Guidelines for Esophageal Atresia-Tracheoesophageal Fistula

From a NASPGHAN-ESPGHAN working group of surgeons and pediatric gastroenterologists. a recent guideline (U Krishan et al JPGN 2016; 63: 550-70) regarding esophageal atresia (EA) and tracheoesophageal fistula (TEF) has made 36 specific statements and graded the evidence for these recommendations.

On GERD:

  • Low level evidence: The authors recommended starting PPIs in the neonatal period and continuing them “up to the first year of life or longer, depending on persistence of GERD.”
  • High level evidence: pH monitoring is useful in evaluating the severity of acid reflux in patients with EA.  Low level evidence: pH-impedance monitoring is useful to evaluate and correlate non-acid reflux in selected patients.
  • High level evidence: “Endoscopy with biopsies is mandatory for routine monitoring of GERD in patients with EA.” The authors recommend evaluation (pH, impedance, and/or endoscopy) at time of stopping anti-acid treatment and during long-term follow-up. Specifically,  with low level of evidence, the authors advocate for one endoscopy after stopping PPI therapy, one before age 10 years, and one at transition to adulthood.”
  • High level evidence: Fundoplication has accepted role, despite dysmotility, in patients with recurrent anastomotic strictures and poorly controlled GERD despite maximal PPI therapy. Full evaluation prior to fundoplication is recommended.

Other Statements:

  • Low level evidence: the authors recommend regular multidisciplinary evaluation, the authors note that symptoms of aspiration during swallowing may be identical to GERD symptoms, and evaluation of dysphagia with EGD/UGI.
  • High level evidence: ENT evaluation may disclose other anatomic abnormalities
  • Low level evidence: The authors recommend that anastomotic strictures be excluded in symptomatic children and that there is no “evidence that routine screening and dilatation” is necessary in asymptomatic patients.
  • Low level evidence: Management of EA patients with eosinophilic esophagitis (EoE) should follow the treatment of EoE in non-EA patients.
  • High level evidence: Incidence of Barrett’s esophagus is increased in adults with EA.
  • No level evidence: Potential treatments for recurrent strictures: steroids, mitomycin C, stents, and endoscopic knife.

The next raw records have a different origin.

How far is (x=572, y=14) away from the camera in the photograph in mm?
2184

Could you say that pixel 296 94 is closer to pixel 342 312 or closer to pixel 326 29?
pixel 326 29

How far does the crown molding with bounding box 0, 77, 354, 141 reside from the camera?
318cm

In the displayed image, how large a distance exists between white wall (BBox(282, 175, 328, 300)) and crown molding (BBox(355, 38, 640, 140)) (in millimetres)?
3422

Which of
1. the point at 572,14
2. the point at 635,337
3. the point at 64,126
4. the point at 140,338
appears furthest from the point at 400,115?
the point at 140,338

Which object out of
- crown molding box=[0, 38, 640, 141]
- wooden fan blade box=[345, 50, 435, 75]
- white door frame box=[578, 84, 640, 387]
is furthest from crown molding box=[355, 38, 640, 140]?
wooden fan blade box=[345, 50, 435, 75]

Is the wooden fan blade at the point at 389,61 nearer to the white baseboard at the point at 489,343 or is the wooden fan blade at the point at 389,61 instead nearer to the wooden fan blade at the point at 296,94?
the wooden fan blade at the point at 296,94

While some these recommendations noted above are based on low level evidence, it is worthwhile for experts to provide their opinions.  At the same time, there are some completely useless statements included in the guidelines, like those that suggest tailoring the treatment to the underlying problem.  For example: “Statement 19: We recommend tailoring management of post-fundoplication dysphagia to the underlying mechanism(s).”  Another useless statement: “Statement 21: No data are available on the most efficacious methods of avoiding feeding disorders in children with EA. However, the committee recommends a multidisciplinary approach to prevent and treat feeding difficulties.” (very low level evidence).  In my view, shortening the number of recommendations, mainly by eliminating the useless ones, would have been helpful.

My take: Despite my view that about 20% of the recommendations are useless (Statements 17, 19, 21, 25, 26A & 26B, 31, and 34), the overall guideline is helpful and it is still worthwhile for experts to provide their recommendations.